Sorry to be the bearer of bad news, but while unintended pregnancy may not be an issue anymore, there's a new kid in town and it's called HIV. Old news, you say? Not a problem for middle-aged, monogamists like yourself? If you really believe that, do yourself a favor and keep reading. Also, you might want to dig that box of condoms back out of the garbage, you're gonna need them.
According to an article in the April 2009 issue of More Magazine, one in three women who are newly infected with HIV are women over forty. And, it's not just the divorcees having a fling with the pool-boy who are getting infected. In putting themselves back on the market, the newly single may be at risk, but married women may actually be at even greater risk. Single women, who don't have a long-standing relationship built of trust, are more likely to use condoms. But married women tend to trust their spouses and, as long as the threat of pregnancy is removed, think that they have nothing else to worry about. In reality, nothing could be further from the truth.
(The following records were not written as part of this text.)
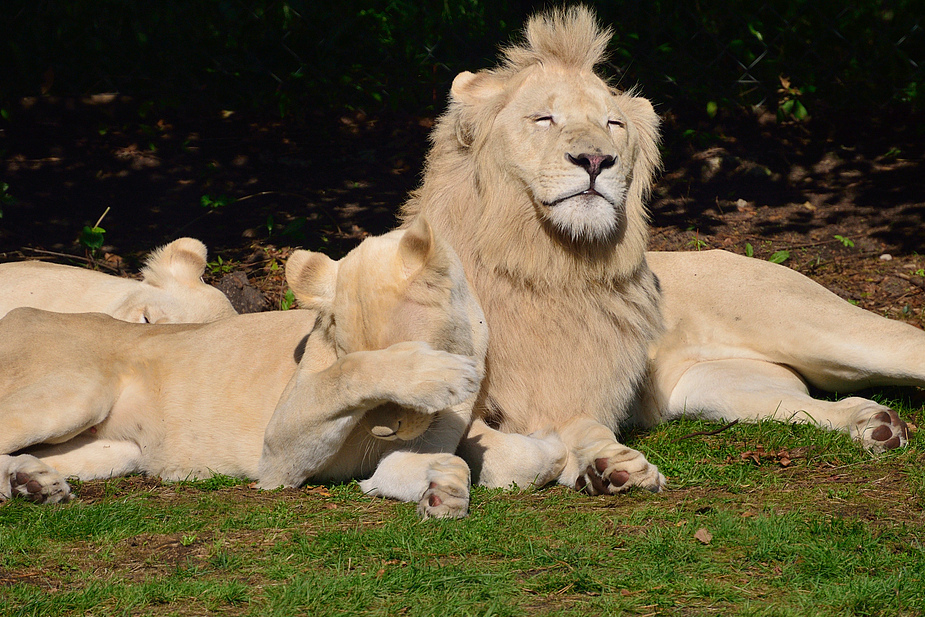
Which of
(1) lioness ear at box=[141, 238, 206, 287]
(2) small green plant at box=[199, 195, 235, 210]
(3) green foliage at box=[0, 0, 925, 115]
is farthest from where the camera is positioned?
(3) green foliage at box=[0, 0, 925, 115]

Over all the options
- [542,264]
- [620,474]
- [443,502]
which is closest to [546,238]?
[542,264]

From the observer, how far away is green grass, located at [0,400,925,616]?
106 inches

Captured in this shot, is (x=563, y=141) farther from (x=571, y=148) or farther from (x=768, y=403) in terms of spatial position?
(x=768, y=403)

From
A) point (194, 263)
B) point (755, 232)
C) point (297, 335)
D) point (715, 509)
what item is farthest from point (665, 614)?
point (755, 232)

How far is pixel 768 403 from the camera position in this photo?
492cm

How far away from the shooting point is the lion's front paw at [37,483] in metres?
3.74

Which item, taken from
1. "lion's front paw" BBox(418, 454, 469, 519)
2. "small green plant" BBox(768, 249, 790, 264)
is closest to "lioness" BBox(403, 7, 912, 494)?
"lion's front paw" BBox(418, 454, 469, 519)

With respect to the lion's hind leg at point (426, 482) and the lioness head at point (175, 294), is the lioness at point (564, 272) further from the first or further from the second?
the lioness head at point (175, 294)

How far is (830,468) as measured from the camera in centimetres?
409

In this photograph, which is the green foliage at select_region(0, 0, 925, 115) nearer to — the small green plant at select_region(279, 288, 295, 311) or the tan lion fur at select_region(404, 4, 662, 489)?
the small green plant at select_region(279, 288, 295, 311)

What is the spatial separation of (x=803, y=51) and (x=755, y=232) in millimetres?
2591

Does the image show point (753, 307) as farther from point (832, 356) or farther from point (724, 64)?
point (724, 64)

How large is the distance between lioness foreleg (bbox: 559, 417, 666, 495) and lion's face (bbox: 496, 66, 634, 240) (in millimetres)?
899

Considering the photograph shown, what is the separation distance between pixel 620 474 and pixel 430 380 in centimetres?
102
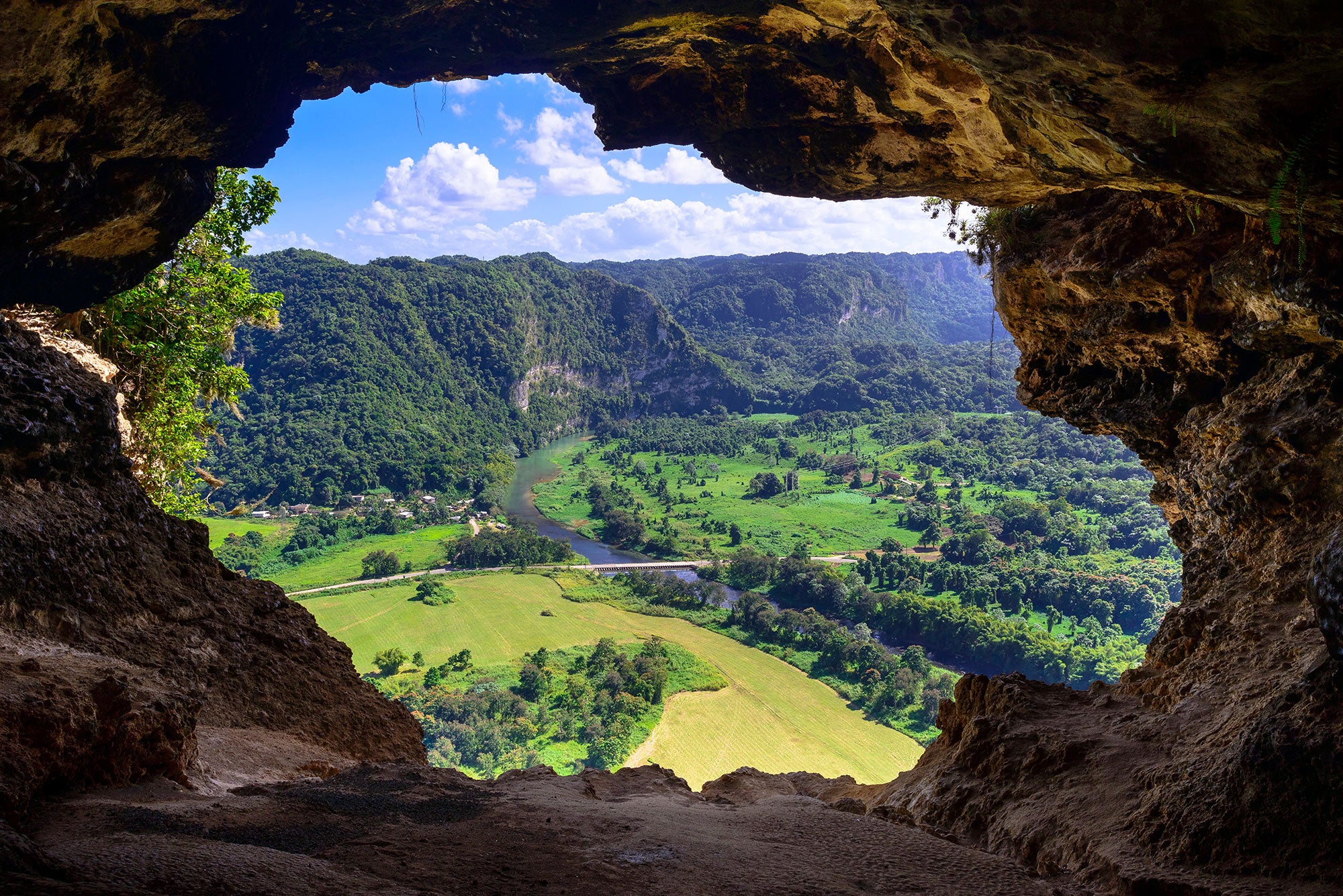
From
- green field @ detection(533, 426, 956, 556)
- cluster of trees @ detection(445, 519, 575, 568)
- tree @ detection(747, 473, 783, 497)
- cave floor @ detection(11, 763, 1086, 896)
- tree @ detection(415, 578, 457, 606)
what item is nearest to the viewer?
cave floor @ detection(11, 763, 1086, 896)

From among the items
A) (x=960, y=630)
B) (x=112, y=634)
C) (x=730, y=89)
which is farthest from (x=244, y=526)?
(x=730, y=89)

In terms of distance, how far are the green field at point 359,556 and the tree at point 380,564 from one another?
2.49 feet

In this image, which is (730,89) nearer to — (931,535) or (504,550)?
(504,550)

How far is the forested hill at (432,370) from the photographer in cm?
9844

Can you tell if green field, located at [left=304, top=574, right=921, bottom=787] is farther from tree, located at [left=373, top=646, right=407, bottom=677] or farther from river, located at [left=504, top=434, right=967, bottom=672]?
river, located at [left=504, top=434, right=967, bottom=672]

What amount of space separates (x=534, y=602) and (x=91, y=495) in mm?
54385

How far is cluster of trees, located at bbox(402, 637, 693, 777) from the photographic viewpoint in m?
37.2

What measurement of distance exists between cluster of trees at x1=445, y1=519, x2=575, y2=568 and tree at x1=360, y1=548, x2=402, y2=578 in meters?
5.72

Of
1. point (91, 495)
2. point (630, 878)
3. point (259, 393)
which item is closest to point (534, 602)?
point (91, 495)

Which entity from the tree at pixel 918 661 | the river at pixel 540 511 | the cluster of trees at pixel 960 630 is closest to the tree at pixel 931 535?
the cluster of trees at pixel 960 630

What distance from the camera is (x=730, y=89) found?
38.4 feet

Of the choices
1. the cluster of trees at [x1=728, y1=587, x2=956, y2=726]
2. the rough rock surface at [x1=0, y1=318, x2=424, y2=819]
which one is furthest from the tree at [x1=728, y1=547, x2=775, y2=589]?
the rough rock surface at [x1=0, y1=318, x2=424, y2=819]

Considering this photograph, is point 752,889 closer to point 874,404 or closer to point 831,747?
point 831,747

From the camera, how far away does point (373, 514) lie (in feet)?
283
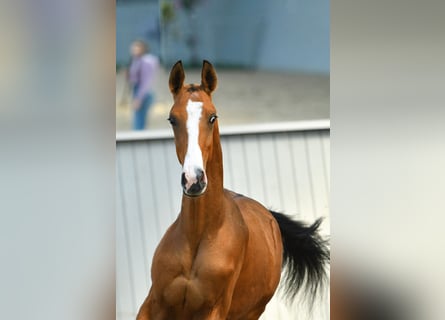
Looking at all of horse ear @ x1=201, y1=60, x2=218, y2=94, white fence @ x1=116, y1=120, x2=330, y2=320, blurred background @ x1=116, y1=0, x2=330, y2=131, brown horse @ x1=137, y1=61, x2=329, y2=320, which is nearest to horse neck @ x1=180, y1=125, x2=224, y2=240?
brown horse @ x1=137, y1=61, x2=329, y2=320

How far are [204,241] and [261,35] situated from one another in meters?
0.72

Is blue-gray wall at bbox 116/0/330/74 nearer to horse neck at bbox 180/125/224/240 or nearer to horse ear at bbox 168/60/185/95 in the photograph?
horse ear at bbox 168/60/185/95

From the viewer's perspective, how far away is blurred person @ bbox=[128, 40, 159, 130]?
2.56m

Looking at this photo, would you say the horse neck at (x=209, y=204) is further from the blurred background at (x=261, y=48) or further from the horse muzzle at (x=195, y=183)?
the blurred background at (x=261, y=48)

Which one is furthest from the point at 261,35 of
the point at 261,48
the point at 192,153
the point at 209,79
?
the point at 192,153

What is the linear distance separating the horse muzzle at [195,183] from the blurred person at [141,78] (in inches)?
17.3

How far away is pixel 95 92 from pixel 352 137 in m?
0.87

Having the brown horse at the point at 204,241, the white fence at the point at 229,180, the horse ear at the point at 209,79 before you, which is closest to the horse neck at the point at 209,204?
the brown horse at the point at 204,241

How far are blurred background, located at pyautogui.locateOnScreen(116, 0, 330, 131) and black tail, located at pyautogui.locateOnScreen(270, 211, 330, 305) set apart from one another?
1.11 ft

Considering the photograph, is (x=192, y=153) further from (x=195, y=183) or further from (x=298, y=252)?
(x=298, y=252)

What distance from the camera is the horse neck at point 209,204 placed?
88.5 inches

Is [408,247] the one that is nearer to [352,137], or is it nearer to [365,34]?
[352,137]

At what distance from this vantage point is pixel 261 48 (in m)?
2.58

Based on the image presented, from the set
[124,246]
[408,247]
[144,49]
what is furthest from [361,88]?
[124,246]
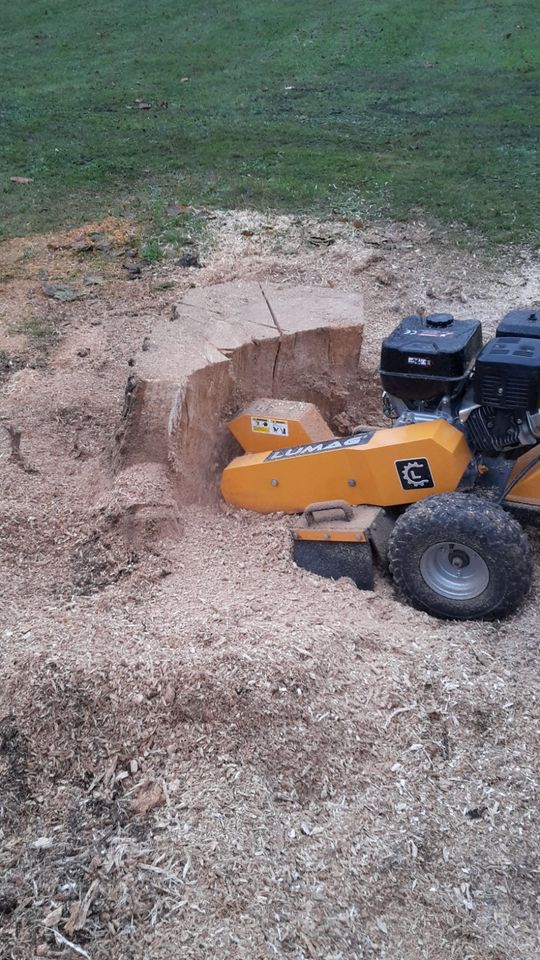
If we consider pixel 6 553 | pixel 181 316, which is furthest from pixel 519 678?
pixel 181 316

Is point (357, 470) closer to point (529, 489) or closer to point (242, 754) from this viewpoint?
point (529, 489)

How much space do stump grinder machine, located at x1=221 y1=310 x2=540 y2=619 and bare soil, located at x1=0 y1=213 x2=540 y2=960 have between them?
0.16 metres

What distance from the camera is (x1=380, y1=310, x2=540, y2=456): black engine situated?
3.95m

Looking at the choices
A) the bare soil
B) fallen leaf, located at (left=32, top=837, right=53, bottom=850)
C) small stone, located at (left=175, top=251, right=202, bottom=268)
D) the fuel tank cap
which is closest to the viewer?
the bare soil

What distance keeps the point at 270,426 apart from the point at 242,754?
6.40 feet

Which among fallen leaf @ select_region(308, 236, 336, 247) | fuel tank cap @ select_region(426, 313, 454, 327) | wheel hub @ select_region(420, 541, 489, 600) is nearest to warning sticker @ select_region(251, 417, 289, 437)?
fuel tank cap @ select_region(426, 313, 454, 327)

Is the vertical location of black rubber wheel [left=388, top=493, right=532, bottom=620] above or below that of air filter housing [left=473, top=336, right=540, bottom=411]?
below

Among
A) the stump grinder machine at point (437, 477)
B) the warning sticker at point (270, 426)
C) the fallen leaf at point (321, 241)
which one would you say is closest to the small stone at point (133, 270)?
the fallen leaf at point (321, 241)

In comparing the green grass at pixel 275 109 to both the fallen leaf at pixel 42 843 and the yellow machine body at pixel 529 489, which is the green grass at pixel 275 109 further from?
the fallen leaf at pixel 42 843

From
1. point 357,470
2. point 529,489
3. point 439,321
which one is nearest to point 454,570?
point 529,489

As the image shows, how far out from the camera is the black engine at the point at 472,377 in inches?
156

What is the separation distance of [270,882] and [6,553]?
2241 millimetres

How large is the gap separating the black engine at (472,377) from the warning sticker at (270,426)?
622 mm

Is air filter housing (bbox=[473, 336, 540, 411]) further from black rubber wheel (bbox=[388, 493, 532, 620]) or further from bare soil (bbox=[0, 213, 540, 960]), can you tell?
bare soil (bbox=[0, 213, 540, 960])
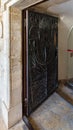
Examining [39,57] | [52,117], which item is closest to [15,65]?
[39,57]

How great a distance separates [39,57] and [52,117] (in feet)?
3.39

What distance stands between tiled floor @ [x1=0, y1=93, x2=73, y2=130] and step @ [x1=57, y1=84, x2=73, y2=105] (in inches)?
5.5

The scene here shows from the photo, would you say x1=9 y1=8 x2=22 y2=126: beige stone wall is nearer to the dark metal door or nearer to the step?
the dark metal door

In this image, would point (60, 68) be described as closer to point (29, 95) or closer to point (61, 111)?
point (61, 111)

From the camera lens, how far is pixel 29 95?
262 centimetres

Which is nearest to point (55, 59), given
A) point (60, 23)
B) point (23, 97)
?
point (60, 23)

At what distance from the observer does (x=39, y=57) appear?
2.82m

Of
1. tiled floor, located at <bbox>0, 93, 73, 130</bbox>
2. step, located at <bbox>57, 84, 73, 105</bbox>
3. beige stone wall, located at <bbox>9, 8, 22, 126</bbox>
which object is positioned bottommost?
tiled floor, located at <bbox>0, 93, 73, 130</bbox>

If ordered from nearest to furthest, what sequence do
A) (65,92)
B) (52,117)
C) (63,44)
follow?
(52,117)
(65,92)
(63,44)

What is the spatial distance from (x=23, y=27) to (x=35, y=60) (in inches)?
23.3

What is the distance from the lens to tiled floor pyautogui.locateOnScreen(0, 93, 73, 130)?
2.39m

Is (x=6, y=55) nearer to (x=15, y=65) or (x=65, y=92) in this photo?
(x=15, y=65)

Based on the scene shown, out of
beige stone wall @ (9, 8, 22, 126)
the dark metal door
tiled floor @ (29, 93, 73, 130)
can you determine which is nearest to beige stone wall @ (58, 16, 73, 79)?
the dark metal door

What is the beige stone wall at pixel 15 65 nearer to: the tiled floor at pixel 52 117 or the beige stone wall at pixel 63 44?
the tiled floor at pixel 52 117
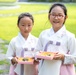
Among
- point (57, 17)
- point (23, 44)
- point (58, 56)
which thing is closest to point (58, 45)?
point (58, 56)

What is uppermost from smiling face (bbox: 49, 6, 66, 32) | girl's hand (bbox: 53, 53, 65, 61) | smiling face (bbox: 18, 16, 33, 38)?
smiling face (bbox: 49, 6, 66, 32)

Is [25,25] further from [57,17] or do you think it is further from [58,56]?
[58,56]

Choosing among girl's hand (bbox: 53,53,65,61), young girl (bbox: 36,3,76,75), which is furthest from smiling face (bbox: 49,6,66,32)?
girl's hand (bbox: 53,53,65,61)

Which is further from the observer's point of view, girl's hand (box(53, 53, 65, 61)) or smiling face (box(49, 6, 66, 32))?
smiling face (box(49, 6, 66, 32))

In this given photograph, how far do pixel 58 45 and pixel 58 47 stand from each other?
18 mm

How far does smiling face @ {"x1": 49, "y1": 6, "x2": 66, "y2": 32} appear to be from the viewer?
8.52 ft

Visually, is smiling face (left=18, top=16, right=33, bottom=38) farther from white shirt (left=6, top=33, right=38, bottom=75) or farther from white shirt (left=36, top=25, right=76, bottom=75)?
white shirt (left=36, top=25, right=76, bottom=75)

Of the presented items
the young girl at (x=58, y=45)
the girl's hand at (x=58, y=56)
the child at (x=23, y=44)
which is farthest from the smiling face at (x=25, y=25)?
the girl's hand at (x=58, y=56)

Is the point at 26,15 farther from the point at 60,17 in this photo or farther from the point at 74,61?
the point at 74,61

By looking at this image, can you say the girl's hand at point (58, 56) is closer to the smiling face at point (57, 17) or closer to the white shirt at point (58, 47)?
the white shirt at point (58, 47)

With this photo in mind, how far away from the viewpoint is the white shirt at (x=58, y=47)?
99.5 inches

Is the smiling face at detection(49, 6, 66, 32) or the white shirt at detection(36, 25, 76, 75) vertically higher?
the smiling face at detection(49, 6, 66, 32)

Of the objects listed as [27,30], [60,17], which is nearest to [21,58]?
[27,30]

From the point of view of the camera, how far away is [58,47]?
255 centimetres
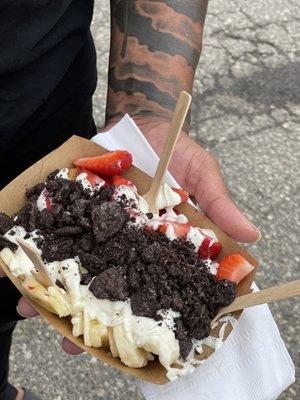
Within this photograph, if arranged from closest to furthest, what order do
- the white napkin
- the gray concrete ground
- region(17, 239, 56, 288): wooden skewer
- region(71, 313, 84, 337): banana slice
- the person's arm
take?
region(17, 239, 56, 288): wooden skewer
region(71, 313, 84, 337): banana slice
the white napkin
the person's arm
the gray concrete ground

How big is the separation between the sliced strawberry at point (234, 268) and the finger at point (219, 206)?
67mm

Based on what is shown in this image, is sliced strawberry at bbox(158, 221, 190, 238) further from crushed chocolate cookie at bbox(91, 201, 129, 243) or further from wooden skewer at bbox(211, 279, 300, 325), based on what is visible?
wooden skewer at bbox(211, 279, 300, 325)

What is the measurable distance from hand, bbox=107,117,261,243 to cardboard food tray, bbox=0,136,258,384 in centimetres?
3

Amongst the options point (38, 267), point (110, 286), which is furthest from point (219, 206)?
point (38, 267)

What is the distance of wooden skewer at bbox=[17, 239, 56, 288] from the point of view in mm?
1120

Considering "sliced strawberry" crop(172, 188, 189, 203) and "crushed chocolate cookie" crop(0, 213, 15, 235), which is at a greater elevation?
"sliced strawberry" crop(172, 188, 189, 203)

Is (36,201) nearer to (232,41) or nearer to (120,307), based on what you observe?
(120,307)

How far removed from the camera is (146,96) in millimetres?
1677

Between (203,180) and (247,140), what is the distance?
1.34 meters

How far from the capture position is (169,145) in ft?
4.28

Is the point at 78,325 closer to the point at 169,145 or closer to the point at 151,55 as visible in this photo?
the point at 169,145

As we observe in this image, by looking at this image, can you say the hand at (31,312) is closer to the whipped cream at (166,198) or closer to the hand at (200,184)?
the hand at (200,184)

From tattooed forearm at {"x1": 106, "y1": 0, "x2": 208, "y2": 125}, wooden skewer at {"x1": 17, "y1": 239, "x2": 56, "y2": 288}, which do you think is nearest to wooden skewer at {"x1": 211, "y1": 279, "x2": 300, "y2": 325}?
wooden skewer at {"x1": 17, "y1": 239, "x2": 56, "y2": 288}

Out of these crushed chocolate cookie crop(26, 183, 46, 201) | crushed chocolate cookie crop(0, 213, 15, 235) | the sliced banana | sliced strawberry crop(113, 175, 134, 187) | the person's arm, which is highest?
the person's arm
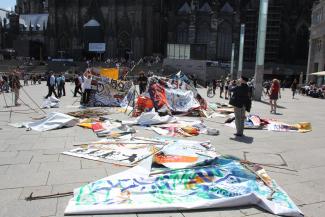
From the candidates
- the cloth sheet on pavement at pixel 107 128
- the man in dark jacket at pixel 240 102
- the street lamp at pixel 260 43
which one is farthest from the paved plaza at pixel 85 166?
the street lamp at pixel 260 43

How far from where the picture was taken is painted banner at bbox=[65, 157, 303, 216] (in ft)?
14.9

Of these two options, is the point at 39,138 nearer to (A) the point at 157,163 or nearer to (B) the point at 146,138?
(B) the point at 146,138

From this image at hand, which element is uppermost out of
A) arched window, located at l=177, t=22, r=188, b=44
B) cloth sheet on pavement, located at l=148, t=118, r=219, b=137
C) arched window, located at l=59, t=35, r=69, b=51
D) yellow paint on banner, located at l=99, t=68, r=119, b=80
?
arched window, located at l=177, t=22, r=188, b=44

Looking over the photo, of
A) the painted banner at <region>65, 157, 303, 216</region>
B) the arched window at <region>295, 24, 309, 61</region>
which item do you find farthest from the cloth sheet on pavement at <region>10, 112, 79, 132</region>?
the arched window at <region>295, 24, 309, 61</region>

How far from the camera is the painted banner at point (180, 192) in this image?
4547mm

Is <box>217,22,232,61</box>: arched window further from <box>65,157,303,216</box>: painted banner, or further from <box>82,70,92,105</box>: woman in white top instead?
<box>65,157,303,216</box>: painted banner

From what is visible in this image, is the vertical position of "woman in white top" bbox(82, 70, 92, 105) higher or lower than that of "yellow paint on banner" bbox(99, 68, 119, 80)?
lower

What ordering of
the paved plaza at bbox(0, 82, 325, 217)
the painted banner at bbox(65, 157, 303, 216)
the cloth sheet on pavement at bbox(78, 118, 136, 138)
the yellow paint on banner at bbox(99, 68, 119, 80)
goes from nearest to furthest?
the painted banner at bbox(65, 157, 303, 216) < the paved plaza at bbox(0, 82, 325, 217) < the cloth sheet on pavement at bbox(78, 118, 136, 138) < the yellow paint on banner at bbox(99, 68, 119, 80)

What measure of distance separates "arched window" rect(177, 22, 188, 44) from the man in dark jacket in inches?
2340

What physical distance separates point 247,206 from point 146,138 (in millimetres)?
4054

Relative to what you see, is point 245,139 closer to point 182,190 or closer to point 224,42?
point 182,190

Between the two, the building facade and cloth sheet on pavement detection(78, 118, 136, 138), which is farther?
the building facade

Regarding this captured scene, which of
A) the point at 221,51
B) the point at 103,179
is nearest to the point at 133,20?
the point at 221,51

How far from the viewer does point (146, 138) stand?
852 centimetres
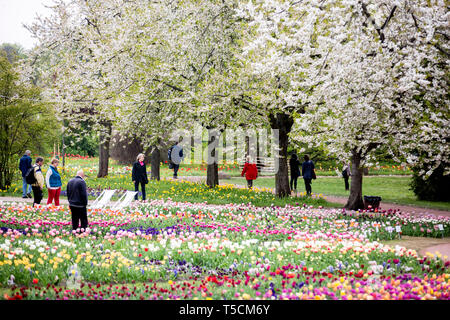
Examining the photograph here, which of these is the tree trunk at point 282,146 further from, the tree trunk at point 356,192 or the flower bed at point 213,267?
the flower bed at point 213,267

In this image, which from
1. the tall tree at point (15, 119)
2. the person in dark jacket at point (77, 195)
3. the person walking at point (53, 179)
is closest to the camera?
the person in dark jacket at point (77, 195)

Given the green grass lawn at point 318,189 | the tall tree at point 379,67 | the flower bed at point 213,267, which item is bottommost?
the flower bed at point 213,267

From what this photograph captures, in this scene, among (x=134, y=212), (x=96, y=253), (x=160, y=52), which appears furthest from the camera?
(x=160, y=52)

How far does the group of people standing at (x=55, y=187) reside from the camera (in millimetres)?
8812

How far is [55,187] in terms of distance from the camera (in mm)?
13453

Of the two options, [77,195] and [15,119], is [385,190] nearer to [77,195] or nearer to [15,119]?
[77,195]

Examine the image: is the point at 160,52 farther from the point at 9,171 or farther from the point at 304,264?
the point at 304,264

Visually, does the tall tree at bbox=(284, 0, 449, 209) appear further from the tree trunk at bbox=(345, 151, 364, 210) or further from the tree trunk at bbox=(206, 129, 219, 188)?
the tree trunk at bbox=(206, 129, 219, 188)

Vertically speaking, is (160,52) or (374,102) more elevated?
(160,52)

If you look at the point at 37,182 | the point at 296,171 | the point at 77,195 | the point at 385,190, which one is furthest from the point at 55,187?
the point at 385,190

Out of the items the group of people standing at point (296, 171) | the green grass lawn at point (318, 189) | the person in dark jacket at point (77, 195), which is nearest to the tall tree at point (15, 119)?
the green grass lawn at point (318, 189)
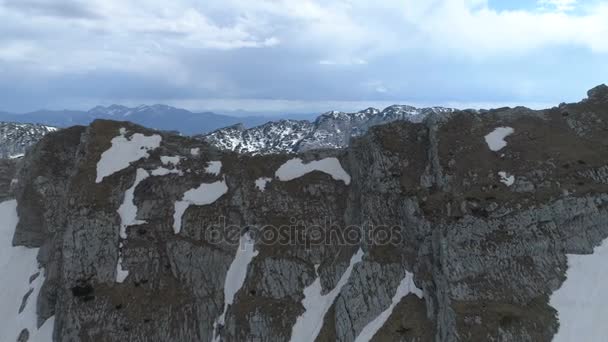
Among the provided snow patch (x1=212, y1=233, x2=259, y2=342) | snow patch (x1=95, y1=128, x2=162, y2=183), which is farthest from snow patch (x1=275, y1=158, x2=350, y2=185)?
snow patch (x1=95, y1=128, x2=162, y2=183)

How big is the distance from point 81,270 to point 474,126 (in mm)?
69516

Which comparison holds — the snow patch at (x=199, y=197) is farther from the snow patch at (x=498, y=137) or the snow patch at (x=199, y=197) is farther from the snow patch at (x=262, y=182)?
the snow patch at (x=498, y=137)

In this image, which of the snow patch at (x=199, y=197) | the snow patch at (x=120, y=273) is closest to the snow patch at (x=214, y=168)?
the snow patch at (x=199, y=197)

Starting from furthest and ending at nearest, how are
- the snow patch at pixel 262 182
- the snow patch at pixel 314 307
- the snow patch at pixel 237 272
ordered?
the snow patch at pixel 262 182 → the snow patch at pixel 237 272 → the snow patch at pixel 314 307

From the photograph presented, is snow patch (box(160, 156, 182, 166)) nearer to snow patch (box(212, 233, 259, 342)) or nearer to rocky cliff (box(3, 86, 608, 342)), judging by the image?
rocky cliff (box(3, 86, 608, 342))

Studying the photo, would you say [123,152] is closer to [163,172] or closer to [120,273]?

According to the More article, recent studies suggest that at least 22% of married men stray at one time or another and they don't often use condoms with extra-marital partners. They also can't exactly come home and suddenly start suggesting condom use to the wife for no apparent reason. This makes for a particularly dangerous situation for married women when it comes to their chances for contracting HIV. Worse yet, doctors often miss the diagnosis until it's too late to prevent full-blown AIDS. Symptoms such as fatigue, night sweats and bowel changes are often written off as menopausal complaints or other auto-immune diseases like lupus. When a middle-aged, married woman comes into the office with a variety of vague symptoms, the idea of possible HIV infection just doesn't pop up.
Like most serious illnesses, the earlier HIV is identified, the earlier treatment starts and the better the chance for long-term survival. Unfortunately for many women, particularly those who are older and married, the diagnosis is often made years after the disease is contracted.
Still think that you have nothing to worry about? If you're having unprotected sex with anyone, even with a long-term partner or trusted spouse, you are taking your chances. Don't believe me? Pick up the April 2009 issue of More and read the article for yourself. None of the women interviewed ever thought they had anything to worry about either.
If, on the other had, you are a little worried, do something to protect yourself. Use condoms, even with your husband. If he gets suspicious, show him this blog post or the article in More to make your case. If you just can't bring yourself to let a little latex come between you and your partner, at least get an HIV test once a year. If you become infected, early treatment can make a huge difference. Most insurance covers the tests and if you don't have insurance, search the net under "free, anonymous AIDS test" and find a clinic near you.
Mid-life, even with all of it's baggage, can be an opportunity for growth and change and new beginnings. Please, protect yourself. Don't let HIV steal your dreams.